During his upcoming visit to China, President Hugo Chavez will offer to supply up to 20 percent of the crude oil China needs if Beijing backs Venezuela's bid to join the UN Security Council, analysts say.
Chavez's six-day visit to China starting Tuesday, the fourth since he was elected president in 1999, will be followed by stops in Malaysia and Angola.
The tour is part of Chavez's oil-based foreign policy and his determination to seek new clients for Venezuelan crude. Currently the United States is Venezuela's main trade partner and by far its largest oil customer.
Equally important is Chavez's quest for new international recruits in his anti-US movement. In China, Chavez "sees an emerging power quietly growing and challenging US dominance," Caracas Metropolitan University political expert Elsa Cardoso told AFP.
Chavez announced late Thursday that he would sign agreements covering energy, agriculture and food with Chinese leaders.
Venezuela will buy a group of oil super-tankers "so that Venezuela does not depend on renting oil tankers," Chavez said, adding that China also would help build tankers in Venezuela, without giving any specific dates.
As he fashions himself into Washington's staunchest adversary in Latin America along with Cuba's Fidel Castro, Chavez wants China in his corner as he fights for a permanent Security Council seat for Venezuela. Russia came aboard only recently.
Direct support from China, however, "seems difficult because the Chinese don't like to openly defy the United States and know very well how to hedge their bets without taking sides in matters that irritate Washington," Cardoso added.
It is also possible that Chavez dropped his threat to visit Pyongyang because of China's complex relations with North Korea, Cardoso said, "focusing instead his relations with Iran, another member of the US axis of evil."
US President George W. Bush famously branded Iraq, Iran and North Korea as the "axis of evil" in an early 2002 speech, before the US-led invasion of Iraq the following year.
It is paradoxical, Cardoso said, that Chavez admires aspects of China "that the Chinese want to forget, now that they have become an economic powerhouse after opening their doors to the world market and the West."
Chavez speaks in old-fashioned terms about "taking a big leap forward," and the cultural revolution, "focusing on the darkest aspects of China's revolution over the past 50 years," she said.
Co-operation between Venezuela and China has increased over the past years, especially in the energy sector.
Chavez is also scheduled to visit a site where Chinese engineers are building Venezuela's first satellite, named after the father of the nation, Simon Bolivar.
China's rapprochement to the West "is not what Chavez is most attracted to," said Central University of Venezuela professor Franklin Molina.

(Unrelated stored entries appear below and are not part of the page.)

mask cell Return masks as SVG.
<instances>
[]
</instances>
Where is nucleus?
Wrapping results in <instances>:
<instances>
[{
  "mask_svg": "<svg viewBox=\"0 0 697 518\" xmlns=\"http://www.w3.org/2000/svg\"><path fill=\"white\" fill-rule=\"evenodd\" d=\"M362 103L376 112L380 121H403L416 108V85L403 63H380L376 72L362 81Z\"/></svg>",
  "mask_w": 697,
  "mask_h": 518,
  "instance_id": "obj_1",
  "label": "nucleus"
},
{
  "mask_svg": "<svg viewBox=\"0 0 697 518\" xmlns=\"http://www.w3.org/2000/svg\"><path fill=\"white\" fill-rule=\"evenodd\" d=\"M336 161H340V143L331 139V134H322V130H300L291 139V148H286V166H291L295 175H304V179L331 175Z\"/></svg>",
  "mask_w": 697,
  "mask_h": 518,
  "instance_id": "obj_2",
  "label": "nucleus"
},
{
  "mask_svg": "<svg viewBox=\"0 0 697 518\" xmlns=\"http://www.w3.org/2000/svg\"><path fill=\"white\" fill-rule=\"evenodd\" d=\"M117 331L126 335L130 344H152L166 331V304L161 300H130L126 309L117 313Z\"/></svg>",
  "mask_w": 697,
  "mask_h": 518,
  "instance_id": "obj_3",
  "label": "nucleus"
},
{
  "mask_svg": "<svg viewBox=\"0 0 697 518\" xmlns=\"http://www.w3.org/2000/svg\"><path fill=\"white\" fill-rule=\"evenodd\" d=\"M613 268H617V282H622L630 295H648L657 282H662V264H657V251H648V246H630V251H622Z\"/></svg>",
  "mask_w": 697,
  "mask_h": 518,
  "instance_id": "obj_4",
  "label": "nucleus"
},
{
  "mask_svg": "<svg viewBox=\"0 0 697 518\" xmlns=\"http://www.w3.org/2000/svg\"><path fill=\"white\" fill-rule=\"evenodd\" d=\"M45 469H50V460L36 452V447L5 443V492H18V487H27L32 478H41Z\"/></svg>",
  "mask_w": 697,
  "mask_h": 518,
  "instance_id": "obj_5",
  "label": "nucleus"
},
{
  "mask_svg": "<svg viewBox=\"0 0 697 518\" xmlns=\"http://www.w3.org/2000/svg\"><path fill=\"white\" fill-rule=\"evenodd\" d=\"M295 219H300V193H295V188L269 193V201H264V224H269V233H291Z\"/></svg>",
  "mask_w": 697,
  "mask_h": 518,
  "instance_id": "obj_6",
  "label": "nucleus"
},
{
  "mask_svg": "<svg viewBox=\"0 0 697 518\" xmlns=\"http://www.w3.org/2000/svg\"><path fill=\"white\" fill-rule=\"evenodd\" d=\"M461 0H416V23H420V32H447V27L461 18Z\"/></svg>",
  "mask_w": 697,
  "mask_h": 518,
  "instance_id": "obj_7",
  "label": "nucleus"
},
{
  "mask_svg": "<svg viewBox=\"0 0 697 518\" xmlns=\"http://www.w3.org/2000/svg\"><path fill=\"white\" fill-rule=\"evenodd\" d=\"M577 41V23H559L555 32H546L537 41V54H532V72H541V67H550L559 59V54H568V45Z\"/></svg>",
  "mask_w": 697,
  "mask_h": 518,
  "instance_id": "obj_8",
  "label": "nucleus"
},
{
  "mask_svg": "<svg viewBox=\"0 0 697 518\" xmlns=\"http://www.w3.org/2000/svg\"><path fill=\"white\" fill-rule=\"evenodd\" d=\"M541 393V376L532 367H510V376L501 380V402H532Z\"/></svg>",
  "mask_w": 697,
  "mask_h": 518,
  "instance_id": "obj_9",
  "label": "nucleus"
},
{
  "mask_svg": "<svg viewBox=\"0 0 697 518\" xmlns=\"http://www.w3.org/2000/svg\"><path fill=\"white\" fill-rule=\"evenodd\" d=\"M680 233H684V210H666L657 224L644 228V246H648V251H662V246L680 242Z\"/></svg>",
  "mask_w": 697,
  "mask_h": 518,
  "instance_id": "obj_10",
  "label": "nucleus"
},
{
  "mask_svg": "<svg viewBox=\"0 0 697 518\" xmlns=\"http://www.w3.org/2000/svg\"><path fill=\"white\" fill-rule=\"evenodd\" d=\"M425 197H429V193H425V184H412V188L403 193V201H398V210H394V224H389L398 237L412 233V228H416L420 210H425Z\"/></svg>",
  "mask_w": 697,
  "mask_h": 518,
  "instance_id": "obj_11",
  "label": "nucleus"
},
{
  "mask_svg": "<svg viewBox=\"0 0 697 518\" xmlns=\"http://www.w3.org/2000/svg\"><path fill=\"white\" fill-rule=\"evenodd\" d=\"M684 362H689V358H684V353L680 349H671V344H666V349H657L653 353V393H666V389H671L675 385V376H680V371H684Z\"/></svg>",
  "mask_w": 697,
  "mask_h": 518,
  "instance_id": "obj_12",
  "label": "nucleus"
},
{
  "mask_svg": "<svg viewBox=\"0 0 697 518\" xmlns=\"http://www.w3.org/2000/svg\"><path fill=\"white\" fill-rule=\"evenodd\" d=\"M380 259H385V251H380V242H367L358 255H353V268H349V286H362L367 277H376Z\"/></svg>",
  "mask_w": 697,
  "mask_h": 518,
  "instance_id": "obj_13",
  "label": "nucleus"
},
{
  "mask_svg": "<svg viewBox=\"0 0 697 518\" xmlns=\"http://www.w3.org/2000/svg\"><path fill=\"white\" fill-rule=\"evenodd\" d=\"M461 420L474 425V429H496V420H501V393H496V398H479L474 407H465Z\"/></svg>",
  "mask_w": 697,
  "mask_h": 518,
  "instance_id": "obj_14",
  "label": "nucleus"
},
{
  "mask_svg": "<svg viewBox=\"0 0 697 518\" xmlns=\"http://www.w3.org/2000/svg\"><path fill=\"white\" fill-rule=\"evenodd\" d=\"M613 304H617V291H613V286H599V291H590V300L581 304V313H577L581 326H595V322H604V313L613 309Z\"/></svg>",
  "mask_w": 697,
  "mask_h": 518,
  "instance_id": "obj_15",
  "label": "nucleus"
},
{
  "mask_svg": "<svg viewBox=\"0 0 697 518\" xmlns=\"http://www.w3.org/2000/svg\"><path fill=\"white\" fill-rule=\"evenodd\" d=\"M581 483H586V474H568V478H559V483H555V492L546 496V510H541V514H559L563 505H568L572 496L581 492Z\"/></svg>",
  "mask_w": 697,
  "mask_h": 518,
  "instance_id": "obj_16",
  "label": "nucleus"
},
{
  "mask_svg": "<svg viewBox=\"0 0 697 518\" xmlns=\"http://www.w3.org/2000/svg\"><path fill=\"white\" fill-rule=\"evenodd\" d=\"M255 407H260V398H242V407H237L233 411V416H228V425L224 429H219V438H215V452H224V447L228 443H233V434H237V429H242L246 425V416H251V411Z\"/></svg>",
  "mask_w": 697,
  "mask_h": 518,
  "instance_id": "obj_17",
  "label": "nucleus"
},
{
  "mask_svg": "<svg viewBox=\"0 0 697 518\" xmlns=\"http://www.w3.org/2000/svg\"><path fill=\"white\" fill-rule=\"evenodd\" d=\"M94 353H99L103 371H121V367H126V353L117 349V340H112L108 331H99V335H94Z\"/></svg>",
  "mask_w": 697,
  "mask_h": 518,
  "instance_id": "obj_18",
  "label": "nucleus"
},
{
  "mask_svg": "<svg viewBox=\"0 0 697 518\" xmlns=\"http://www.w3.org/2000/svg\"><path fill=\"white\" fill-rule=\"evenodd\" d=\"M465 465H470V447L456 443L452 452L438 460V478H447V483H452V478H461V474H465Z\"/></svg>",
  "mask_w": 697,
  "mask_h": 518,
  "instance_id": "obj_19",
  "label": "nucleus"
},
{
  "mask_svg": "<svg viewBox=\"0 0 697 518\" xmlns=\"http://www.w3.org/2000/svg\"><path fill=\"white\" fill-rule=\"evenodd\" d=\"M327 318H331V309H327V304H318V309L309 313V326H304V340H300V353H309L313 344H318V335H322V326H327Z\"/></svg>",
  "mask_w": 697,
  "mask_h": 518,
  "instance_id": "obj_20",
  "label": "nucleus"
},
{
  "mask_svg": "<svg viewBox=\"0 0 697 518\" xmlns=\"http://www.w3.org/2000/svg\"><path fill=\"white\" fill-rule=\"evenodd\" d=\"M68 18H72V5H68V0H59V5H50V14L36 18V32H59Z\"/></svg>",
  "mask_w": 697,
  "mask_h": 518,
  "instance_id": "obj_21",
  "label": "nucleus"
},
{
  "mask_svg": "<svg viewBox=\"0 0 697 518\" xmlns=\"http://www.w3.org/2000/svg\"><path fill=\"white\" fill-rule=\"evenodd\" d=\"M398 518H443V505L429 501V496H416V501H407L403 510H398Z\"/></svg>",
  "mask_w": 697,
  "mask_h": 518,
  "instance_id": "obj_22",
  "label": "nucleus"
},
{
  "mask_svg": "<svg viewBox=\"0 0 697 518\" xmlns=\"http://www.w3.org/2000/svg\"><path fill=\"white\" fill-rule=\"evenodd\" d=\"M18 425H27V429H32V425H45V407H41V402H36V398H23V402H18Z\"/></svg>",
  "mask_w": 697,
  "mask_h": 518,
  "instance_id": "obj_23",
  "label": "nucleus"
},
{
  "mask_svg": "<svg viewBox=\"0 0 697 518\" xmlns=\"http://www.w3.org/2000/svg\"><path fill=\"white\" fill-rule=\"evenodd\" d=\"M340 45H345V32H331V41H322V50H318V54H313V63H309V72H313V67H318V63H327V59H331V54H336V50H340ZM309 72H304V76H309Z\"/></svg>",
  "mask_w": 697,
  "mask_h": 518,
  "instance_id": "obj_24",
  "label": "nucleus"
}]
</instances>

Chavez, Molina said, wants to share international agenda issues with China like UN reform and strengthening multilateral relations to boost its standing as a regional power in Asia and the Pacific.
School of International Studies director Mervin Rodriguez said Chavez's '21st Century Socialism' goal is ill defined. "He seeks alternative routes to put a human face on the economy, although with a simplistic approach. Achieving a socialist change is not a short-term job," he said.
Rodriguez also said it was ironic that while Chavez waves the socialist flag, China "is coming back from that road with an (economic) model that leaves much room for capitalism; what the Chinese call 'two systems and two economies.' In other words, a mixed economy."
Oil of course is a key factor in Venezuelan foreign policy.
Venezuela has offered to export between 500,000 and one million barrels of oil a day to China if the South American nation reaches its goal of producing 5.8 million barrels of crude by 2012 and China's demand for oil continues to rise.
China's state-owned oil company has had for the past four years oil exploration contracts for Venezuela's Orinoco region, which Caracas wants certified as the world's largest oil reserves.
China is an attractive energy market for Venezuela, even though trade between China and Latin America represents only three percent of the world trade flow, a small figure in which Brazil and Chile are the main partners.